### EXERCISE GOAL
Pick out each line in the records below that contains the string "Within". Treat uppercase and lowercase as different.

### RECORDS FOR THIS TASK

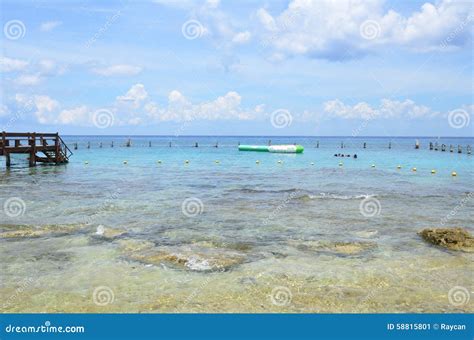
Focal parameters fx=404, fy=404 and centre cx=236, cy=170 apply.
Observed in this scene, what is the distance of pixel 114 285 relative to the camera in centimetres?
962

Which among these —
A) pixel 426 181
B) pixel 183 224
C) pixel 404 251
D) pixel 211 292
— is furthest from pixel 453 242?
pixel 426 181

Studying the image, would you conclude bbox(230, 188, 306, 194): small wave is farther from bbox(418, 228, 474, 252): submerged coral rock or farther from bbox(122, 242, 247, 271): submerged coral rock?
bbox(122, 242, 247, 271): submerged coral rock

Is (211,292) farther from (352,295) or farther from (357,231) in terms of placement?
(357,231)

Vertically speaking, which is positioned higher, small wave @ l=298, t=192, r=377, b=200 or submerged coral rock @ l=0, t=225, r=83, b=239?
small wave @ l=298, t=192, r=377, b=200

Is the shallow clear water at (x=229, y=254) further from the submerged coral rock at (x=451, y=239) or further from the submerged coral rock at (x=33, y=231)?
the submerged coral rock at (x=451, y=239)

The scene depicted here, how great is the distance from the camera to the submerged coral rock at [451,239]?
13008 mm

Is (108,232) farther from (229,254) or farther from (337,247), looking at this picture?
(337,247)

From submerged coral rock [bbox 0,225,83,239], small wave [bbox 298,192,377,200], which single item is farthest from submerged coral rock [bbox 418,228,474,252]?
submerged coral rock [bbox 0,225,83,239]

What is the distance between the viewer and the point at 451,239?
43.6 feet

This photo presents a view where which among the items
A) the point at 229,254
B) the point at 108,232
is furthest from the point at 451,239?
the point at 108,232

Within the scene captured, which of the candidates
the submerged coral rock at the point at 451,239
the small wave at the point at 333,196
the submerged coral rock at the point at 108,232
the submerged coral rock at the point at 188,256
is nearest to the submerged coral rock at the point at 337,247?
the submerged coral rock at the point at 451,239

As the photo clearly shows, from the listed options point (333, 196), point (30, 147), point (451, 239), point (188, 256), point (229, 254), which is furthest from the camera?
point (30, 147)

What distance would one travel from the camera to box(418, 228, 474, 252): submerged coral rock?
42.7ft

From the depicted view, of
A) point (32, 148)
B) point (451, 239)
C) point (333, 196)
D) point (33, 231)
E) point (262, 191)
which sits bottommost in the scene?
point (33, 231)
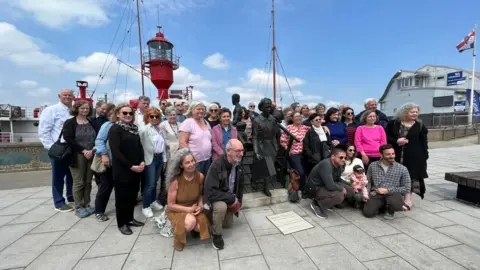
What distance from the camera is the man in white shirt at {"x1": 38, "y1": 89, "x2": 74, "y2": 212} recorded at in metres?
3.44

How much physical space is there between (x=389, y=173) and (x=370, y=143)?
651 mm

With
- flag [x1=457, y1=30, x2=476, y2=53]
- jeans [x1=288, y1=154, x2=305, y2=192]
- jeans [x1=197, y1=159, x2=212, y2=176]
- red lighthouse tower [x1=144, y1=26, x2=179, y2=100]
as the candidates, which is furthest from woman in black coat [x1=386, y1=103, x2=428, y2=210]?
flag [x1=457, y1=30, x2=476, y2=53]

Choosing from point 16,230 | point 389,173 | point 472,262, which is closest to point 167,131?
point 16,230

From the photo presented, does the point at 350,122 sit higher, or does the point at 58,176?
the point at 350,122

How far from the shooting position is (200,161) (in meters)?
3.39

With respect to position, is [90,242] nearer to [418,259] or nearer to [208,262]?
[208,262]

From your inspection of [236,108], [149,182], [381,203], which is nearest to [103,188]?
[149,182]

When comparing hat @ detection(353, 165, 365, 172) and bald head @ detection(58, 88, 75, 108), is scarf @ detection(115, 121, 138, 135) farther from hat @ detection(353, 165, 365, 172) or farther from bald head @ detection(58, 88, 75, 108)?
hat @ detection(353, 165, 365, 172)

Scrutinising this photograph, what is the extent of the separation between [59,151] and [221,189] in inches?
107

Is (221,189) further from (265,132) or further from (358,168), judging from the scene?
(358,168)

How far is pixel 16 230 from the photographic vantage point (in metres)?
3.12

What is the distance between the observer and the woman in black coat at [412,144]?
3676mm

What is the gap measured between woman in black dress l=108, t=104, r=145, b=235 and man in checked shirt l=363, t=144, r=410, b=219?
11.8ft

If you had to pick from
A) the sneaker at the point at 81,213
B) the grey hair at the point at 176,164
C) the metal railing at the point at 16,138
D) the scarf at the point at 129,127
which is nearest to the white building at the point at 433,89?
the grey hair at the point at 176,164
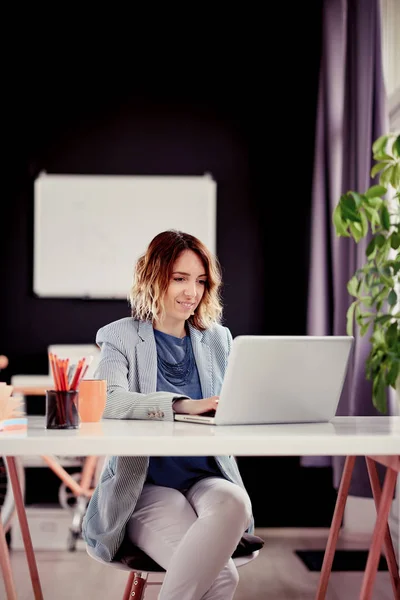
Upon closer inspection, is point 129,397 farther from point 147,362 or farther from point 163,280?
point 163,280

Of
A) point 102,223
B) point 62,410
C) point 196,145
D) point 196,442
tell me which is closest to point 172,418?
point 62,410

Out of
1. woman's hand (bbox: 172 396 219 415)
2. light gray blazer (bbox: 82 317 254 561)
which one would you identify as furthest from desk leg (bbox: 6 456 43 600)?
woman's hand (bbox: 172 396 219 415)

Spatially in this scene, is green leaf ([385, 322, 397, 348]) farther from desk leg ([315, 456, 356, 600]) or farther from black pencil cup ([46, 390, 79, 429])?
black pencil cup ([46, 390, 79, 429])

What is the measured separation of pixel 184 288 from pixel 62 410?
0.63 metres

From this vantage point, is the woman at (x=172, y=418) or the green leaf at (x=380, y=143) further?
the green leaf at (x=380, y=143)

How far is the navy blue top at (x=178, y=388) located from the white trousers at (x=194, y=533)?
1.9 inches

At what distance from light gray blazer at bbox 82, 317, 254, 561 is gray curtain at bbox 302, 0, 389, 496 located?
1180mm

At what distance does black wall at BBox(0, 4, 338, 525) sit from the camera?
4.52 metres

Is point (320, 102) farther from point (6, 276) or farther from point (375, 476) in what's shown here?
point (375, 476)

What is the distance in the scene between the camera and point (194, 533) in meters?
1.62

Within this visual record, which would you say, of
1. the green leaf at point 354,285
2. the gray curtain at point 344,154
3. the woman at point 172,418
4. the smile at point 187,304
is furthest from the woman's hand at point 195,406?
the gray curtain at point 344,154

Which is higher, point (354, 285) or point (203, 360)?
point (354, 285)

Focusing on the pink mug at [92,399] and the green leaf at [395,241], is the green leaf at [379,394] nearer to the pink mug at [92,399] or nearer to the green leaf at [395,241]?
the green leaf at [395,241]

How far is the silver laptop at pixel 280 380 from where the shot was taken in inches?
62.3
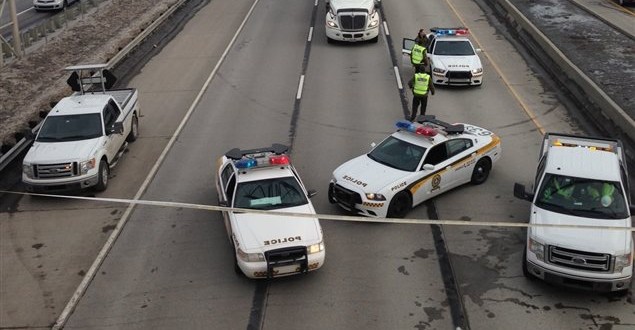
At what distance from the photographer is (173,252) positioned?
12.6m

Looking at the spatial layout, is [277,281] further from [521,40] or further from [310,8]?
[310,8]

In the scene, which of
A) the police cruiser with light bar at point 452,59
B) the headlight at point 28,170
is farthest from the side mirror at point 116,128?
the police cruiser with light bar at point 452,59

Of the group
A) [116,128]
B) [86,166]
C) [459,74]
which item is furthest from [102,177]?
[459,74]

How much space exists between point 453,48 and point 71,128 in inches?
530

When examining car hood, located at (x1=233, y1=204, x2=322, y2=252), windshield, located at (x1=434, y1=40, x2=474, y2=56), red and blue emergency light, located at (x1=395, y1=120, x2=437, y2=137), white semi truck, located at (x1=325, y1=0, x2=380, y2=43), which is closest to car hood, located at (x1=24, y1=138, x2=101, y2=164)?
car hood, located at (x1=233, y1=204, x2=322, y2=252)

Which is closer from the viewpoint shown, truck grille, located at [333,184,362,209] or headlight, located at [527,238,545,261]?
headlight, located at [527,238,545,261]

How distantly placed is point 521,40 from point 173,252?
20.7 m

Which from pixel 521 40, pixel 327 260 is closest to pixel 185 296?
pixel 327 260

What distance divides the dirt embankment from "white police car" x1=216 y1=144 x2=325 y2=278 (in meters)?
8.31

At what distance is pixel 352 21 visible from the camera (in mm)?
27078

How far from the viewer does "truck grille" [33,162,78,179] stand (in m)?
14.7

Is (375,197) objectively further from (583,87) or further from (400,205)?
(583,87)

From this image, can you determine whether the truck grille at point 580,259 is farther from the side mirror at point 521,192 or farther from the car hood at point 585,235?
the side mirror at point 521,192

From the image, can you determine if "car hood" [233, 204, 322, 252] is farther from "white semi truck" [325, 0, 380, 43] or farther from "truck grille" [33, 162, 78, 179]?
"white semi truck" [325, 0, 380, 43]
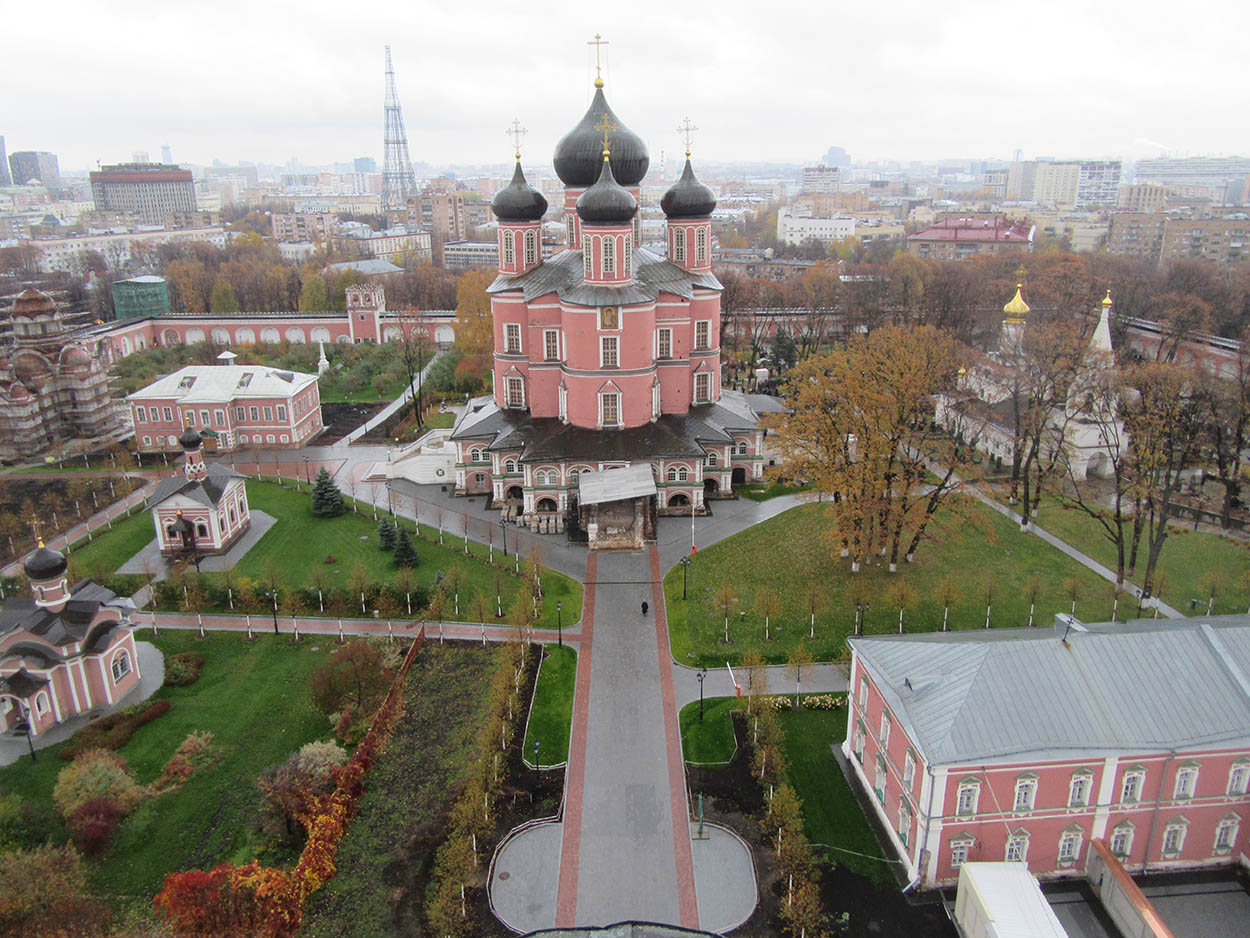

### WORKED ANSWER
Within the scene captured, which of the candidates
Within this visual record, which would you say, of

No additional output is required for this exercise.